#### Extrait du texte
Chargé de la prise en charge des victimes des VBG et de la répression, son travail est différemment apprécié. Plus de 12 mille survivants des VBG ont été accueillis.
Il est le centre pilote de prise en charge intégrée des survivants de violences basées sur le genre. Ouvert par le gouvernement du Burundi en partenariat avec les agences du système des Nations Unies, le centre Humura a suscité pendant longtemps la peur aux hommes qui, selon la plupart d’entre eux, est venu pour dresser les femmes contre leurs époux. Pour cette catégorie de personnes, fini l’autorité des hommes au foyer car les femmes qui se considéraient comme victimes ont trouvé un moyen sûr pour prendre leur revanche sur les hommes.
« Avant c’était la terreur. Ce centre restait toujours comme une épée de Damoclès sur nos têtes. C’était toujours des menaces, il suffit que tu parles mal à ta femme et cette dernière te menace de te traîner devant ce centre », affirme Daniel qui indique avoir été souvent malmené par son épouse de peur d’être condamné pour violences conjugales. Même son de cloche chez de nombreuses personnes de sexe masculin qui disent avoir été convoquées en catimini devant les services judicaires de ce centre, mais à la fin comme il n’y avait pas d’éléments à charge, ont été vite relâchées.

#### Consigne
Continuez l'article sur le centre Humura au Burundi à partir de sa dernière phrase. Les lignes n'ont aucun rôle à jouer ici.

#### Données de l'exercice
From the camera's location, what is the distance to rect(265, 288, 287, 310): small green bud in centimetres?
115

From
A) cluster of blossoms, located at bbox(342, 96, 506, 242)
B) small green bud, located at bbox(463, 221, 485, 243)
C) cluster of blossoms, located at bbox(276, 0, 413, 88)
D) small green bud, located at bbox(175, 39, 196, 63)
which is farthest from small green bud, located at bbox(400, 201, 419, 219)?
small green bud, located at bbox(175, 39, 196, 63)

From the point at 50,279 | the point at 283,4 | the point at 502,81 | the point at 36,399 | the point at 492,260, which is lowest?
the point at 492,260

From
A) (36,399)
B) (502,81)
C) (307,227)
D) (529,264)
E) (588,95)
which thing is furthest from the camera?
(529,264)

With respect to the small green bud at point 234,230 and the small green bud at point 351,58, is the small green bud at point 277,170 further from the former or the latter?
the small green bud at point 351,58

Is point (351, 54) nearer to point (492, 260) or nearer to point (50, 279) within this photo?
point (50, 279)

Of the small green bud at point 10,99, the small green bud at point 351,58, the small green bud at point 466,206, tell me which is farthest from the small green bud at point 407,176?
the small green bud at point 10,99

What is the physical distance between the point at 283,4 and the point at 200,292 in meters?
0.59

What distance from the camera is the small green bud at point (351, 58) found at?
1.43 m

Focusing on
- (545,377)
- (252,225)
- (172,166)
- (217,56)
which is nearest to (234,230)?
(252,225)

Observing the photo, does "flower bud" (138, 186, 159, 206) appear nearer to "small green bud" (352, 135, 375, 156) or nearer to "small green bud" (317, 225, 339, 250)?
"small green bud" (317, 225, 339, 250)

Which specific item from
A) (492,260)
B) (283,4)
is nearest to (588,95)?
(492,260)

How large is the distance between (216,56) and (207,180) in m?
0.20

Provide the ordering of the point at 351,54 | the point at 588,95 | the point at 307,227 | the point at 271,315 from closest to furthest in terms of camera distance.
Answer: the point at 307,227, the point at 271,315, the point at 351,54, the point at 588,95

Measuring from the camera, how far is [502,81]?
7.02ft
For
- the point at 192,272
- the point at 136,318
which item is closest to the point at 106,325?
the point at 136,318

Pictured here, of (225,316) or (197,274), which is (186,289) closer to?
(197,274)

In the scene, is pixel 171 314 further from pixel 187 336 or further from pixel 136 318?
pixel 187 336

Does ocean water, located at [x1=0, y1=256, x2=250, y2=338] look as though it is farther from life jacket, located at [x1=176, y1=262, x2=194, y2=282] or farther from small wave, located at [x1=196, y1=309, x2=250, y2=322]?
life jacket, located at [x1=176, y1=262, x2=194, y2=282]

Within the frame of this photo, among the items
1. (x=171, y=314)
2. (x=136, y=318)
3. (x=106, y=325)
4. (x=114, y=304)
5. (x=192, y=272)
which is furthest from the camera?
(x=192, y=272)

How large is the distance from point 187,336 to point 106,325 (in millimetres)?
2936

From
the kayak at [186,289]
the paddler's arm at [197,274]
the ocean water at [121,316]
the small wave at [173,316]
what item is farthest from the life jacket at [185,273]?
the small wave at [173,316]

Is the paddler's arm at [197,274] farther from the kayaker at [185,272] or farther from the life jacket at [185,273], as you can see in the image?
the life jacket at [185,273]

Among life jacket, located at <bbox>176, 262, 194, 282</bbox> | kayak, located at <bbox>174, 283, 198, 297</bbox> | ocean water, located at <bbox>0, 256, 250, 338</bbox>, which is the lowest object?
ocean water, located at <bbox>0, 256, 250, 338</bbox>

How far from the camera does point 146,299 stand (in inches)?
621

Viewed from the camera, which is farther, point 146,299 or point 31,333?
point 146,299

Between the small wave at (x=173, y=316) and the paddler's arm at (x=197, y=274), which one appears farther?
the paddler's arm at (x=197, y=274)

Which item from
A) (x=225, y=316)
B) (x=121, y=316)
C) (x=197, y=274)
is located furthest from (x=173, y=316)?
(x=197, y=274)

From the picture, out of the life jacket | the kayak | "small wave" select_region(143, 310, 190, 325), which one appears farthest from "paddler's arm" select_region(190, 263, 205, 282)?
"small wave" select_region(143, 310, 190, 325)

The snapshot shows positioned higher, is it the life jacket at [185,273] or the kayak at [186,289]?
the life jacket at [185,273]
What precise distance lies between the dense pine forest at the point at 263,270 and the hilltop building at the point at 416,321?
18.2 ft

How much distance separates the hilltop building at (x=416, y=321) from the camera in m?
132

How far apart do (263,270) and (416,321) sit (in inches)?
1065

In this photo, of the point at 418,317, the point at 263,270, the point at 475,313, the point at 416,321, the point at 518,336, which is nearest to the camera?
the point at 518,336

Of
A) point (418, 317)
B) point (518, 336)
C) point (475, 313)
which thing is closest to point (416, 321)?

#### Réponse ci-dessous
« Les femmes étaient capricieuses, elles croyaient qu’il suffisait de porter plainte pour être emprisonné », relate Siméon de Mungwa, commune Gitega. D’après lui, beaucoup de maris se sont résignés ou ont fui leurs ménages de peur d’être condamnés pour violence, séquestration, viol ou autre chose en rapport avec les violences basées sur le genre. Une idée réfutée par Ernest Ndakoraniwe de Giheta. « Ceux qui disent que les femmes abusaient de ce centre pour asseoir leur autorité sur nous ont tort. Avant J’étais parmi eux mais quand j’ai été convoqué j’ai compris que je n’étais pas un ange comme nous le prétendions », a-t-il expliqué tout en ajoutant qu’il avait été auteur de plusieurs violences sur sa femme. « Tout a changé chez moi, nous vivons dans l’harmonie et les voisins sont témoins ».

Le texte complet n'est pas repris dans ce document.